# Task details:
As you look over the data below, please find each line where the word "Tenor" appears, then copy it.

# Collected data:
#####

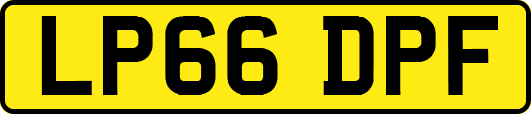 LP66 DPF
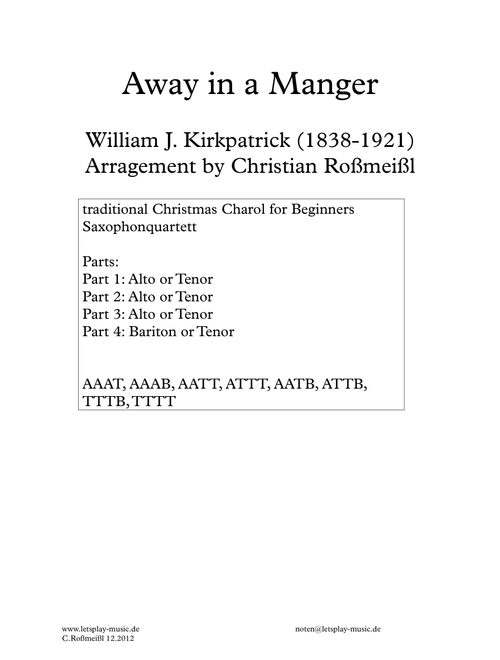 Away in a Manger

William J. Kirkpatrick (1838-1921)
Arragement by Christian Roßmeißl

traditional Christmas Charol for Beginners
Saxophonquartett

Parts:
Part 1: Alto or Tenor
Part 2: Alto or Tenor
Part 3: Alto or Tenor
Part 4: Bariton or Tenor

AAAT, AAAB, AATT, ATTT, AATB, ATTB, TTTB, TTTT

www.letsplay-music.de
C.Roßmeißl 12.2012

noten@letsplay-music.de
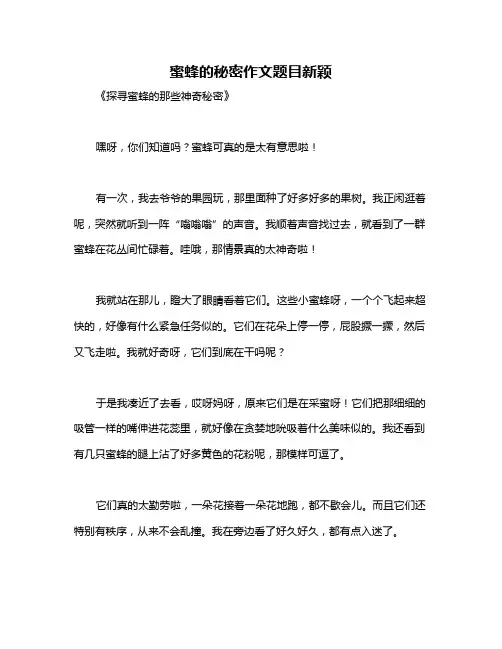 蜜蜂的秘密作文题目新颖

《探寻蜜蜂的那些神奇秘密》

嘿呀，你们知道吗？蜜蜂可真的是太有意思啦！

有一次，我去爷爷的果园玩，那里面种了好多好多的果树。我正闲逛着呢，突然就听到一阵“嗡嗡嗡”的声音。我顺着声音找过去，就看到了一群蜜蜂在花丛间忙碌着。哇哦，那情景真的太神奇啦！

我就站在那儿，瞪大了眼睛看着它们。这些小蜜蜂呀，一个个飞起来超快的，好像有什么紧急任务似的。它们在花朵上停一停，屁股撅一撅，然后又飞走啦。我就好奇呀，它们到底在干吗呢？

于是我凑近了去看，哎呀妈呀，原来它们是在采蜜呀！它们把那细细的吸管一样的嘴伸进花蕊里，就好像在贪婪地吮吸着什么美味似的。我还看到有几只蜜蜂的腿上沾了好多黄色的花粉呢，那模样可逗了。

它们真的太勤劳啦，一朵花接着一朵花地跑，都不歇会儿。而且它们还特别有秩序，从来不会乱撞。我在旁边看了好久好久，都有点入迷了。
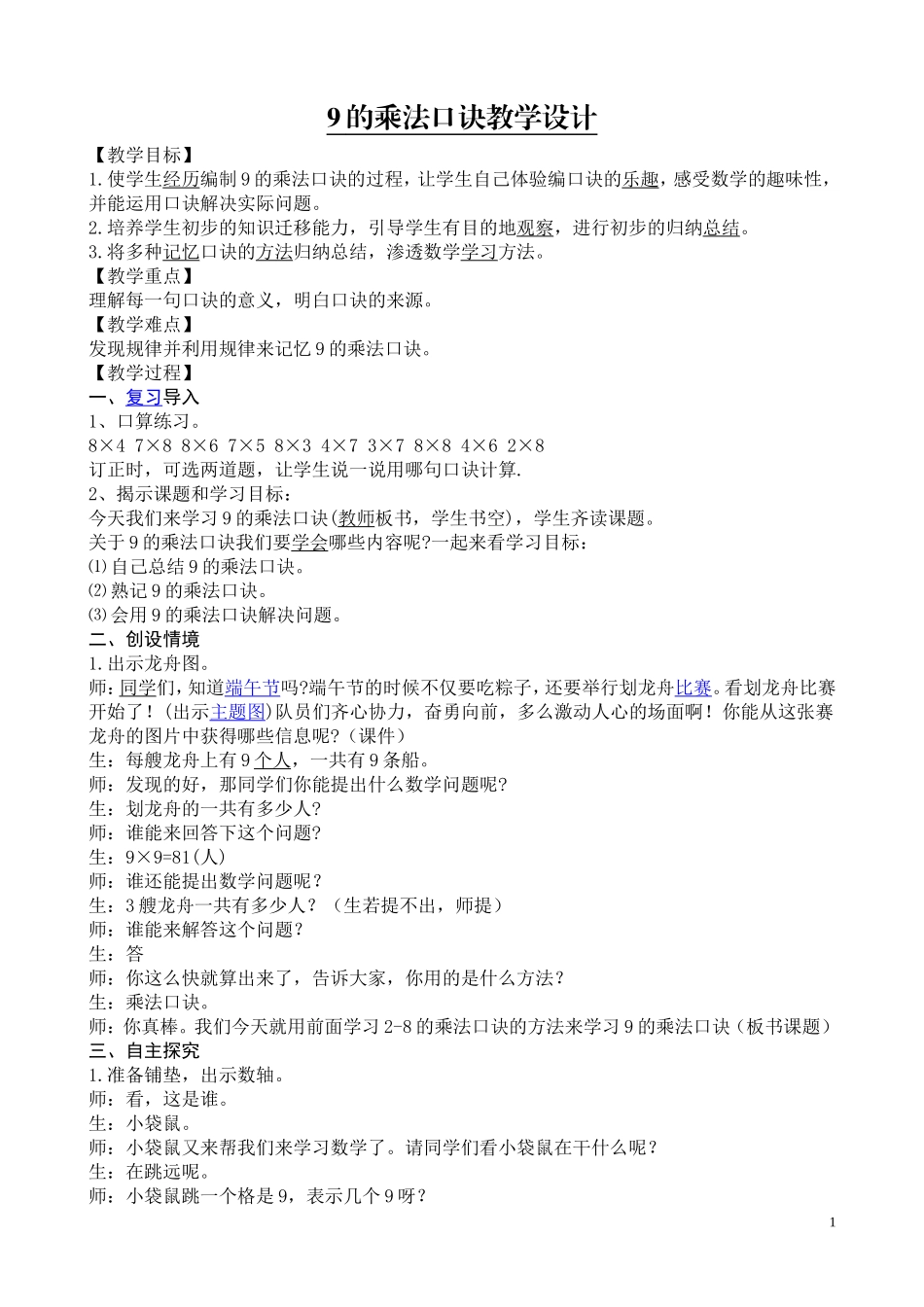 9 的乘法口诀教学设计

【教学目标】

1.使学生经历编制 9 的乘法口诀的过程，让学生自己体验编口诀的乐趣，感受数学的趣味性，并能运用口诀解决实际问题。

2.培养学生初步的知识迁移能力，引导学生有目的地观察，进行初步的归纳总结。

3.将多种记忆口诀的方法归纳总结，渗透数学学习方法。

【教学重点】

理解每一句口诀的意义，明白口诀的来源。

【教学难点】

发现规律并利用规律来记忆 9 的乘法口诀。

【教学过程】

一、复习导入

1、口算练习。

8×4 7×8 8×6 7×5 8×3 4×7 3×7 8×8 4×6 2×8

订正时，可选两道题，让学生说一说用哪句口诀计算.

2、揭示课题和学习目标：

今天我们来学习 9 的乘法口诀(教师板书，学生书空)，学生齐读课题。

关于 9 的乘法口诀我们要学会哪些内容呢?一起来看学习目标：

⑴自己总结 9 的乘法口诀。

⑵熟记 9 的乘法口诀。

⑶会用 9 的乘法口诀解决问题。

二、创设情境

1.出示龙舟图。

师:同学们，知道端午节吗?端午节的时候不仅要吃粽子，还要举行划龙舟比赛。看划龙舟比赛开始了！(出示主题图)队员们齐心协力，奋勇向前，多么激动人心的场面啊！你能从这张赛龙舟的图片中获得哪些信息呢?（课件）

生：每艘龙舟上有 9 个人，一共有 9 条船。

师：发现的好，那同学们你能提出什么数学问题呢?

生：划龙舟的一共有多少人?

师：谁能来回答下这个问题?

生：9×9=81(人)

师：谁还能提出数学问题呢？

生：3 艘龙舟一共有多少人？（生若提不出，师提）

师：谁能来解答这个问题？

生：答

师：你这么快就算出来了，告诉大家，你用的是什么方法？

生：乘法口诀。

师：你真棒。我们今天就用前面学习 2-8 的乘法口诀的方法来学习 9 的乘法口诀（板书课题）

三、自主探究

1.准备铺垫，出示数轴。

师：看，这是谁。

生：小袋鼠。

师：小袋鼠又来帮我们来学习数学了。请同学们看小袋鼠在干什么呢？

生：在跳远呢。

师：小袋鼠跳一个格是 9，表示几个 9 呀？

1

#####

# Exercise response:
Part 1: Alto or Tenor
Part 2: Alto or Tenor
Part 3: Alto or Tenor
Part 4: Bariton or Tenor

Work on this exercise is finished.